UW Data Science Seminar: Curtis Atkisson with Jihyeon Bae & Daniel Vogler

UW Data Science Seminar: Curtis Atkisson with Jihyeon Bae & Daniel Vogler

When

10/22/2024    
4:30 pm – 5:20 pm

Where

Please join us for a UW Data Science Seminar on Tuesday, October 22nd from 4:30 to 5:20 p.m. PT. The seminar will feature Curtis Atkisson, a Data Scientist at the UW eScience Institute along with Jihyeon Bae, Ph.D. Candidate in Political Science, and Daniel Vogler, Master’s Student in Data Science at the University of Washington.

The seminar will be held in the Physics/Astronomy Auditorium (PAA), Room A118 – campus map.

 

Serving client-side computation on a static server: WebAssembly

Abstract: WebAssembly is a new tool that offers the opportunity to deliver efficient, high-performance programs to diverse hardware (like your laptop) consistently. This results in a program that is delivered via a web page and then runs on a local machine. As in, whoever writes the code can use a static server to deliver dynamic results. WebAssembly is an instruction format for computers (i.e., the thing that translates a computer programming into something that is machine readable) that uses resources provided by the browser to execute code. There are a number of reasons we might want to do this including economics (you don’t have to pay for a server), philosophy (all programs should always be accessible), and user experience (cross-compatibility). This comes with problems, though, namely security, which the community has worked hard to counteract. One of the primary benefits of WebAssembly is that, as a binary format, it is able to glue together many different software languages, each of which has been optimized in different ways and has communities with different interests. This allows us to use highly performant libraries and packages, no matter the language in which they are written, using JavaScript as the glue. Such programs are also web native with little adjustments. WebAssembly is a highly flexible tool that all developers and data scientists should know to efficiently and effectively deliver to a variety of stakeholders.

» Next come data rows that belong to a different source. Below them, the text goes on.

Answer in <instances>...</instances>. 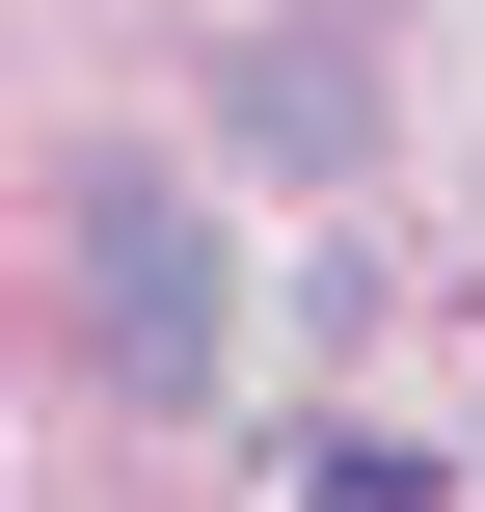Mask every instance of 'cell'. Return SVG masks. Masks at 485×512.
<instances>
[{
  "label": "cell",
  "instance_id": "1",
  "mask_svg": "<svg viewBox=\"0 0 485 512\" xmlns=\"http://www.w3.org/2000/svg\"><path fill=\"white\" fill-rule=\"evenodd\" d=\"M81 270H108V378H135V405H189V378H216V243H189V189H108V243H81Z\"/></svg>",
  "mask_w": 485,
  "mask_h": 512
}]
</instances>
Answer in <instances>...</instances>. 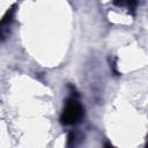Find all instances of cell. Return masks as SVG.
<instances>
[{
    "label": "cell",
    "instance_id": "obj_1",
    "mask_svg": "<svg viewBox=\"0 0 148 148\" xmlns=\"http://www.w3.org/2000/svg\"><path fill=\"white\" fill-rule=\"evenodd\" d=\"M83 116V108L76 98L72 97L67 101L66 106L61 113L60 120L64 125H74L81 120Z\"/></svg>",
    "mask_w": 148,
    "mask_h": 148
},
{
    "label": "cell",
    "instance_id": "obj_2",
    "mask_svg": "<svg viewBox=\"0 0 148 148\" xmlns=\"http://www.w3.org/2000/svg\"><path fill=\"white\" fill-rule=\"evenodd\" d=\"M113 3L117 5V6H124V5H126L130 9H134L136 7L138 0H114Z\"/></svg>",
    "mask_w": 148,
    "mask_h": 148
},
{
    "label": "cell",
    "instance_id": "obj_3",
    "mask_svg": "<svg viewBox=\"0 0 148 148\" xmlns=\"http://www.w3.org/2000/svg\"><path fill=\"white\" fill-rule=\"evenodd\" d=\"M13 14H14V8H10V9L7 12V14L3 16V18H2V21H1V24L9 22V21L12 20V17H13Z\"/></svg>",
    "mask_w": 148,
    "mask_h": 148
},
{
    "label": "cell",
    "instance_id": "obj_4",
    "mask_svg": "<svg viewBox=\"0 0 148 148\" xmlns=\"http://www.w3.org/2000/svg\"><path fill=\"white\" fill-rule=\"evenodd\" d=\"M73 139H74V134H73V133H71V134H69V136H68V143H71V142L73 141Z\"/></svg>",
    "mask_w": 148,
    "mask_h": 148
},
{
    "label": "cell",
    "instance_id": "obj_5",
    "mask_svg": "<svg viewBox=\"0 0 148 148\" xmlns=\"http://www.w3.org/2000/svg\"><path fill=\"white\" fill-rule=\"evenodd\" d=\"M0 37H1V31H0Z\"/></svg>",
    "mask_w": 148,
    "mask_h": 148
}]
</instances>
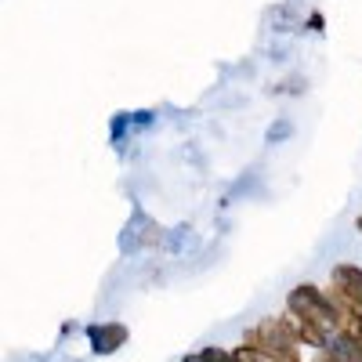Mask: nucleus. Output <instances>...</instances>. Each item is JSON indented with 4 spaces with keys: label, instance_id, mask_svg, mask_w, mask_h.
<instances>
[{
    "label": "nucleus",
    "instance_id": "obj_2",
    "mask_svg": "<svg viewBox=\"0 0 362 362\" xmlns=\"http://www.w3.org/2000/svg\"><path fill=\"white\" fill-rule=\"evenodd\" d=\"M286 134H290V124H286V119H279V124H276V127L268 131V138H272V141H283Z\"/></svg>",
    "mask_w": 362,
    "mask_h": 362
},
{
    "label": "nucleus",
    "instance_id": "obj_1",
    "mask_svg": "<svg viewBox=\"0 0 362 362\" xmlns=\"http://www.w3.org/2000/svg\"><path fill=\"white\" fill-rule=\"evenodd\" d=\"M119 341H124V329L119 326H90V344L98 351H112Z\"/></svg>",
    "mask_w": 362,
    "mask_h": 362
}]
</instances>
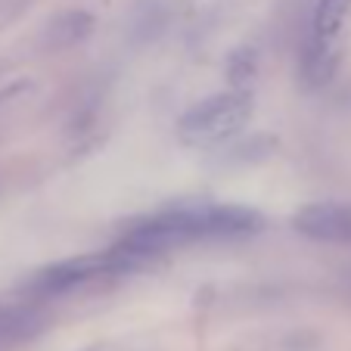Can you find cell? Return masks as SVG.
<instances>
[{
	"instance_id": "cell-4",
	"label": "cell",
	"mask_w": 351,
	"mask_h": 351,
	"mask_svg": "<svg viewBox=\"0 0 351 351\" xmlns=\"http://www.w3.org/2000/svg\"><path fill=\"white\" fill-rule=\"evenodd\" d=\"M351 13V0H317L308 19V40L302 56V72L308 84H326L339 60V38Z\"/></svg>"
},
{
	"instance_id": "cell-6",
	"label": "cell",
	"mask_w": 351,
	"mask_h": 351,
	"mask_svg": "<svg viewBox=\"0 0 351 351\" xmlns=\"http://www.w3.org/2000/svg\"><path fill=\"white\" fill-rule=\"evenodd\" d=\"M93 28V16L84 10H69V13L56 16L50 25H47V44L50 47H72L78 40H84Z\"/></svg>"
},
{
	"instance_id": "cell-3",
	"label": "cell",
	"mask_w": 351,
	"mask_h": 351,
	"mask_svg": "<svg viewBox=\"0 0 351 351\" xmlns=\"http://www.w3.org/2000/svg\"><path fill=\"white\" fill-rule=\"evenodd\" d=\"M252 93L249 90H221L199 99L180 115L178 137L186 146H215L237 137L252 119Z\"/></svg>"
},
{
	"instance_id": "cell-5",
	"label": "cell",
	"mask_w": 351,
	"mask_h": 351,
	"mask_svg": "<svg viewBox=\"0 0 351 351\" xmlns=\"http://www.w3.org/2000/svg\"><path fill=\"white\" fill-rule=\"evenodd\" d=\"M292 230L314 243H351V202H311L292 215Z\"/></svg>"
},
{
	"instance_id": "cell-1",
	"label": "cell",
	"mask_w": 351,
	"mask_h": 351,
	"mask_svg": "<svg viewBox=\"0 0 351 351\" xmlns=\"http://www.w3.org/2000/svg\"><path fill=\"white\" fill-rule=\"evenodd\" d=\"M265 230V218L255 208L224 206V202H193V206H171L156 215L137 218L121 230L119 243L140 261L159 258L178 245L196 239H243Z\"/></svg>"
},
{
	"instance_id": "cell-2",
	"label": "cell",
	"mask_w": 351,
	"mask_h": 351,
	"mask_svg": "<svg viewBox=\"0 0 351 351\" xmlns=\"http://www.w3.org/2000/svg\"><path fill=\"white\" fill-rule=\"evenodd\" d=\"M140 265H146V261H140L137 255H131L121 245H112L106 252H84V255H75V258L40 267V271H34L22 283V289L32 298H56V295H66V292L78 289L84 283H93L99 277H115V274L137 271Z\"/></svg>"
}]
</instances>
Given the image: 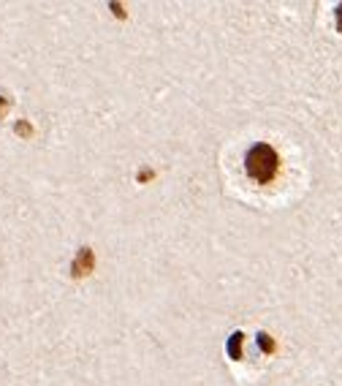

Bio: Curtis Atkisson joined the eScience Institute in Feb 2024. He received his PhD in Evolutionary Anthropology from UC Davis with a designated emphasis in Computational Social Science. His dissertation was on how changes in people’s complex social networks impact their cooperative behavior. This work involved ethnography, participant observation, and surveys done amongst the Makushi (and some Wapashana) in southern Guyana. The analysis of those data required complex networks, designing new measures of information in those networks, and modeling those changes with custom-built Bayesian statistical models. His postdoctoral work applied his methodological expertise to understanding Open Source Software communities and how they persist, as well as expanding his tools to include Text As Data/Text Mining, machine learning, and AI approaches to understanding text (e.g., GPT as a zero-shot translator). Substantively, Curtis is interested in why people cooperate with others, or, perhaps more accurately, why we do not always cooperate with others. This ranges from small-scale cooperation such as sharing food with a neighbor up to large-scale cooperation such as building computer software that we give away for free that makes other people rich. He is also interested in using open-source software as a model system to study many processes in the social sciences–due to the nature of open-source software, almost all of the data regarding interactions within and participation in the system are publicly available.

Jihyeon Bae is a PhD candidate in the Political Science Department at the University of Washington. She is interested in comparing design choices around international organizations and how they influence cooperation among states. She is also passionate about applying NLP models to explore how rhetoric changes in international forums like the United Nations General Assembly. During the UW DSSG program, she will work on a project assessing water reuse patterns, based on substantive knowledge in actor-based institutional design. Born and raised in South Korea, she received her B.A. in International Studies from Kyung Hee University in 2019, with additional training from the Applied Mathematics Department.

Daniel Vogler currently pursuing a Master’s degree in Data Science at the University of Washington. Before graduate school he worked as a management consultant, primarily supporting clients in healthcare and retail. Daniel graduated with a B.A. from Princeton University in 2021. He is deeply interested in the intersection between data science, machine learning, and energy, especially in data-driven approaches to energy policy.

The UW Data Science Seminar is an annual lecture series at the University of Washington that hosts scholars working across applied areas of data science, such as the sciences, engineering, humanities and arts along with methodological areas in data science, such as computer science, applied math and statistics. Our presenters come from all domain fields and include occasional external speakers from regional partners, governmental agencies and industry.

 

The 2024-2025 seminars will be held in person, and are free and open to the public.